Again – discernment. I am not a feminist by any stretch of the imagination, yet I am grateful for my education, my career and even more for my husband and my family. Give this one a chance – its part of a mystery series that Sayers wrote featuring Lord Peter Wimsey.

So I’m still reading but back to blogging too!   


Refresh – Good Reads


Refresh: Embracing a Grace-Paced Life in a World of Endless Demands

by Shona and David Murray

It’s hard to know where to begin – I love this book. Shona Murray is a Christian wife, mother and physician who approaches the idea of a grace paced life based on personal experience as well as drawing on her medical expertise.

The first words in the introduction draw me in. Overwhelmed. Exhausted. Depressed. Panicky. Stressed. Burned Out. Broken. Paralyzed. Drowning. Empty.  I certainly relate to those words as do many women that I know.  And wouldn’t we love to exchange those for peaceful, calm, joyful, content, quiet, rested and refreshed?

This book offers a pathway to finding the peace and rest we all need.
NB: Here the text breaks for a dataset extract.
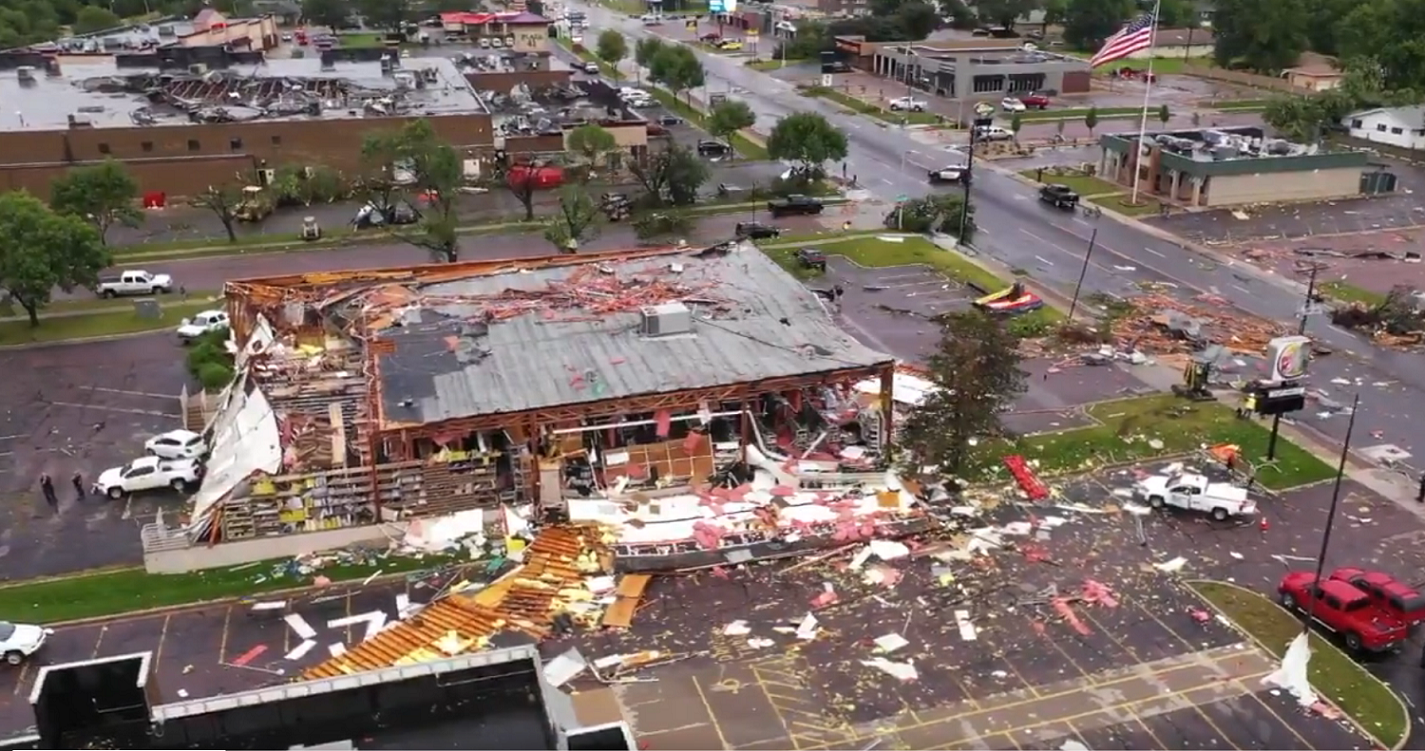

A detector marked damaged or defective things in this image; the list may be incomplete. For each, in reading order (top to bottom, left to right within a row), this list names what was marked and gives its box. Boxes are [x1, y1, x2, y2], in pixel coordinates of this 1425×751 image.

damaged roof of building [0, 55, 484, 131]
damaged roof of building [292, 243, 889, 427]
broken plywood sheet [598, 575, 652, 629]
Murray lays it out like a gym – in fact it’s called “Refresh Gym”. Using the analogy of different stations in a gym that we go through to get physically from here to there, Murray offers a series of stations that start with a reality check and then move through nine stations to allow us to consider if we want to be healthy again – or maybe for the first time. Her practical advice in each area is warm and helpful. 

She helps us identify physical, mental, relational, moral, spiritual and emotional warning signs that tell us we are headed for a crash. Then in the next chapters, she discusses a number of important topics like the importance of rest and sleep – did you know you should even have a theology of sleep? She uses her knowledge of medicine and Scripture to help us understand why we must learn to rest well. That it’s not a sign of weakness but of wisdom and strength to get a good night’s sleep and take regular Sabbath and annual rest times.

I particularly appreciated her discussion of depression and anxiety. Those who suffer from depression and anxiety are too often shamed for not having enough faith or trust in God.  Thankfully, she gives us the understanding of God’s grace that allows us to use modern medications if that is what will help us. She also talks about the importance of a good diet and regular, moderate exercise. 

Those are just some of the topics in Refresh. As an RN, I appreciate the medical perspective Murray brings. And as a woman who tends to push myself to the limit, this book really helps me think through what a grace-paced life looks like. And it certainly feels better than exhaustion and burn-out.